Ohio is not alone. An August study by the left-leaning think tank Third Way showed that the Democratic voter registration decline in eight key swing states outnumbered the Republican decline by a 10-to-one ratio. In Florida, Democratic registration is down 4.9 percent, in Iowa down 9.5 percent. And in New Hampshire, it’s down 19.7 percent.

Does this mean that the polls that show Obama ahead are, by definition, wrong? Not necessarily. After all, the president may be gaining among independents, something that the Fox story points out may be driven by Obama’s support for the auto industry bailout. It is also true, as liberal analyst Nate Silver pointed out last night in a New York Times blog that was intended to answer conservative skeptics about the Obama surge:

Party identification is not a hard-and-fast demographic characteristic like race, age or gender. Instead, it can change in reaction to news and political events from the party conventions to the Sept. 11 attacks. Since changes in public opinion are precisely what polls are trying to measure, it would defeat the purpose of conducting a survey if pollsters insisted that they knew what it was ahead of time.

If the focus on “oversampling” and party identification is misplaced, however, FiveThirtyEight does encourage a healthy skepticism toward polling. Polling is difficult, after all, in an era in which even the best pollsters struggle to get 10 percent of households to return their calls — and then have to hope that the people who do answer the surveys are representative of those who do not.

It seems reasonable to assume that turnout in 2012 will not be fueled by the same passion that drove his 2008 campaign and that Republicans will not have the same advantage they had in 2010 when discouraged Democrats stayed home and the Tea Party revolution powered the GOP to an equally historic victory. The decline in Democrat registration would seem to back up these conclusions.

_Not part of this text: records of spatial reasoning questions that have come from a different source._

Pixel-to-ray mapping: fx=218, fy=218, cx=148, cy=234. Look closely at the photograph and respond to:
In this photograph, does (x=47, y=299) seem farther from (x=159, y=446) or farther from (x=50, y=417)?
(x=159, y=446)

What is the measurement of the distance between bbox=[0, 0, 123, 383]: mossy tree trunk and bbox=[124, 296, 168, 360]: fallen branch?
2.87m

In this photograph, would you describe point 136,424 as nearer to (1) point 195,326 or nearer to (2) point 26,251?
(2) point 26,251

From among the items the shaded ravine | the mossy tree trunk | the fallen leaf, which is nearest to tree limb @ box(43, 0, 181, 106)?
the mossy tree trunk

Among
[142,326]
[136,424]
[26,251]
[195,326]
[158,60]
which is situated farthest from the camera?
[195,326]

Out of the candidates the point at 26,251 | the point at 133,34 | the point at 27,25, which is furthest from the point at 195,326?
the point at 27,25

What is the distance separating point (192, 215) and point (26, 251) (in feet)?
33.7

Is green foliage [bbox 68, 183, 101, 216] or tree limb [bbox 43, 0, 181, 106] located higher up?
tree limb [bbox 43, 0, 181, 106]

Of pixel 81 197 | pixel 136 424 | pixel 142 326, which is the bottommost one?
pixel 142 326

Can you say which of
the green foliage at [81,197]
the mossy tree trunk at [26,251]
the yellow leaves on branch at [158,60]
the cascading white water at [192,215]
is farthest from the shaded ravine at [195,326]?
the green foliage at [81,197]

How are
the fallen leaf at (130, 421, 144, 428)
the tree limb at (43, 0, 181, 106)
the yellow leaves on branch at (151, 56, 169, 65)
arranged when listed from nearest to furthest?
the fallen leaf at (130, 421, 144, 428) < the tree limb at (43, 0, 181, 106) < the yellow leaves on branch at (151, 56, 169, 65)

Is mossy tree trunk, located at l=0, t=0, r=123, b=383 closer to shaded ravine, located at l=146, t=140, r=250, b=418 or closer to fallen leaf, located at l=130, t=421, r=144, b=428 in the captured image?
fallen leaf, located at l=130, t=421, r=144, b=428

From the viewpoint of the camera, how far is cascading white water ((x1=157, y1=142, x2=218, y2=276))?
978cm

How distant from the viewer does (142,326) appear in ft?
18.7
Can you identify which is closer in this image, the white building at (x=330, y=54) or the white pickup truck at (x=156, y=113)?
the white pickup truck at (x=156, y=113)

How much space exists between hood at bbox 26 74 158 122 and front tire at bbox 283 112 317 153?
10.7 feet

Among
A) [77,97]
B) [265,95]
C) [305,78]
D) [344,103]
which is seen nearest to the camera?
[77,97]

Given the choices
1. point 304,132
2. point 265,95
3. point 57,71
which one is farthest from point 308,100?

A biased media may have exacerbated Romney’s recent difficulties but it would be absurd to deny that he has lost ground. To assume that all the polls are wrong may be wishful thinking by conservatives. But blind faith in their accuracy on the part of Democrats might be equally foolish. The turnout models may have baked in a pro-Obama bias that makes Romney’s plight look worse than it really is. Should the president start to widen his lead, that skewing of the numbers won’t be that meaningful. But if Romney uses a strong debate performance to turn the tide and the race tights back up, then it will be important.

Just as Republicans must guard against indulging in fantasies that reflect their desires rather than reality, so, too, must Democrats understand that if they allow a poorly constructed poll model to feed their overconfidence, they may regret it on Election Day.